[[ Material provided open ]]

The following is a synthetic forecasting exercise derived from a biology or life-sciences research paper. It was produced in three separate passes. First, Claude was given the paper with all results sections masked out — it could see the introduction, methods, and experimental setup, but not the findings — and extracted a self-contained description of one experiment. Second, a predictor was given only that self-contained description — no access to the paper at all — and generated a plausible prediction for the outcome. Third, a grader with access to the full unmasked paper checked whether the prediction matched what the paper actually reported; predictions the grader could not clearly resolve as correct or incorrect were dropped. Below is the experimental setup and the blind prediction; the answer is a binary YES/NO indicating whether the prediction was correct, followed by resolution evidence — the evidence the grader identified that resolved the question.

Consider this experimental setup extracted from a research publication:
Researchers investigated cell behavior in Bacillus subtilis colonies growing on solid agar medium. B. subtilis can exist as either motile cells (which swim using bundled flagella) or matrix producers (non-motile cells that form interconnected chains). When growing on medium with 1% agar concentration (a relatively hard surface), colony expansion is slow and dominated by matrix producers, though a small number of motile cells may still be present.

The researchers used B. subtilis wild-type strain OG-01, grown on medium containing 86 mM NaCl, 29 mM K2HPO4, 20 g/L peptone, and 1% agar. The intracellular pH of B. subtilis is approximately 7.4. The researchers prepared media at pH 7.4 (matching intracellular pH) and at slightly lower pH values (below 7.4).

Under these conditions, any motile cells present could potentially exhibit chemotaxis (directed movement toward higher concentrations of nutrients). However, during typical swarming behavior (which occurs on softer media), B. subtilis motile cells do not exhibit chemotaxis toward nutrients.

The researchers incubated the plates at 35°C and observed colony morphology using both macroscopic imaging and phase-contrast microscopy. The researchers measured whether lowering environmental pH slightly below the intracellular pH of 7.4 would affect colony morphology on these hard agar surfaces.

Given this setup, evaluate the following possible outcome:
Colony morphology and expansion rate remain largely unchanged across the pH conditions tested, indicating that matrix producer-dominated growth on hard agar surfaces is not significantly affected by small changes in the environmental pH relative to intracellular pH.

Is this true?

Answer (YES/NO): NO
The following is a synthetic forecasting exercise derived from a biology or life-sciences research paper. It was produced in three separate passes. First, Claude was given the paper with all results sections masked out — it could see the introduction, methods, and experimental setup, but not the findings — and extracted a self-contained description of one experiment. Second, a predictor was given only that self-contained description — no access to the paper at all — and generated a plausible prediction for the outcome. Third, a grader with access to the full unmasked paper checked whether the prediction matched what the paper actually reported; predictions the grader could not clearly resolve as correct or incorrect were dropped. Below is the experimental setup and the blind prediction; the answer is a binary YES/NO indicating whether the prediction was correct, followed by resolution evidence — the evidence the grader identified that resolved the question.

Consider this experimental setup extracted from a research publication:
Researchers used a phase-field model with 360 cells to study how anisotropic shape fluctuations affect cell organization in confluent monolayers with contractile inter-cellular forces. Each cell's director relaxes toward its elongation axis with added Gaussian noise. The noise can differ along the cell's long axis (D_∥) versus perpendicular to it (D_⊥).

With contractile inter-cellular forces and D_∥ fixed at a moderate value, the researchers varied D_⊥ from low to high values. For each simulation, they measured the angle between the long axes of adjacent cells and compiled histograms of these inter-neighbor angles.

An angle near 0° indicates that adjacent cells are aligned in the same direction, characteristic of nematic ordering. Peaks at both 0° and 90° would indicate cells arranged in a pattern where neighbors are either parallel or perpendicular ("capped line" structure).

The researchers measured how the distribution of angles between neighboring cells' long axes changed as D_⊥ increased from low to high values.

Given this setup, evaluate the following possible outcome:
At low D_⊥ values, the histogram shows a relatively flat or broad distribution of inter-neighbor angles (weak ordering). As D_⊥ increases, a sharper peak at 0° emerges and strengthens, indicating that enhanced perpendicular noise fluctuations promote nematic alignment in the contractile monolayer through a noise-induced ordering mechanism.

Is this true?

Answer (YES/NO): NO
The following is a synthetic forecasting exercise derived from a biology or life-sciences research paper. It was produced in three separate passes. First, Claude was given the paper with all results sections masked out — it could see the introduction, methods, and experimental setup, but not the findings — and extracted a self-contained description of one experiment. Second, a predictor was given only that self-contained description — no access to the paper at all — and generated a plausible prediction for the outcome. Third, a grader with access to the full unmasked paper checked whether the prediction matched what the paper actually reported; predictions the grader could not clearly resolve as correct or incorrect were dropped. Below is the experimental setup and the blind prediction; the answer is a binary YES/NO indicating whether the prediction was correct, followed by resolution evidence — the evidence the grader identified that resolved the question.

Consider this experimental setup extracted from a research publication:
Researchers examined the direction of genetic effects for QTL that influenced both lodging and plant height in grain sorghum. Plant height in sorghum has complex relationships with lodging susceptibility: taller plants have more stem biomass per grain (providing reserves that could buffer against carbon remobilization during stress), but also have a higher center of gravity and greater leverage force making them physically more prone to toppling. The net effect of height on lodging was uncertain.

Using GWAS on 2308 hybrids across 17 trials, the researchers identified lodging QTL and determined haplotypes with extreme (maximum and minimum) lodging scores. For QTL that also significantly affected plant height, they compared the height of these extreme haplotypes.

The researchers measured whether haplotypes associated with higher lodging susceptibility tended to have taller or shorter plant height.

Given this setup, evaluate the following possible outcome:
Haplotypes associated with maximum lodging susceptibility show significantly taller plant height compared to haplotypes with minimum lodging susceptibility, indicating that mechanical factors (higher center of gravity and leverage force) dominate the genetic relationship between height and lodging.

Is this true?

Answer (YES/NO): YES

[[ Material provided closed ]]

_Work order:_ Every line from the first through the one containing "Researchers investigated cell" in the listing above must be given again exactly, with nothing else alongside.

_Task solution:_
The following is a synthetic forecasting exercise derived from a biology or life-sciences research paper. It was produced in three separate passes. First, Claude was given the paper with all results sections masked out — it could see the introduction, methods, and experimental setup, but not the findings — and extracted a self-contained description of one experiment. Second, a predictor was given only that self-contained description — no access to the paper at all — and generated a plausible prediction for the outcome. Third, a grader with access to the full unmasked paper checked whether the prediction matched what the paper actually reported; predictions the grader could not clearly resolve as correct or incorrect were dropped. Below is the experimental setup and the blind prediction; the answer is a binary YES/NO indicating whether the prediction was correct, followed by resolution evidence — the evidence the grader identified that resolved the question.

Consider this experimental setup extracted from a research publication:
Researchers investigated cell behavior in Bacillus subtilis colonies growing on solid agar medium. B. subtilis can exist as either motile cells (which swim using bundled flagella) or matrix producers (non-motile cells that form interconnected chains). When growing on medium with 1% agar concentration (a relatively hard surface), colony expansion is slow and dominated by matrix producers, though a small number of motile cells may still be present.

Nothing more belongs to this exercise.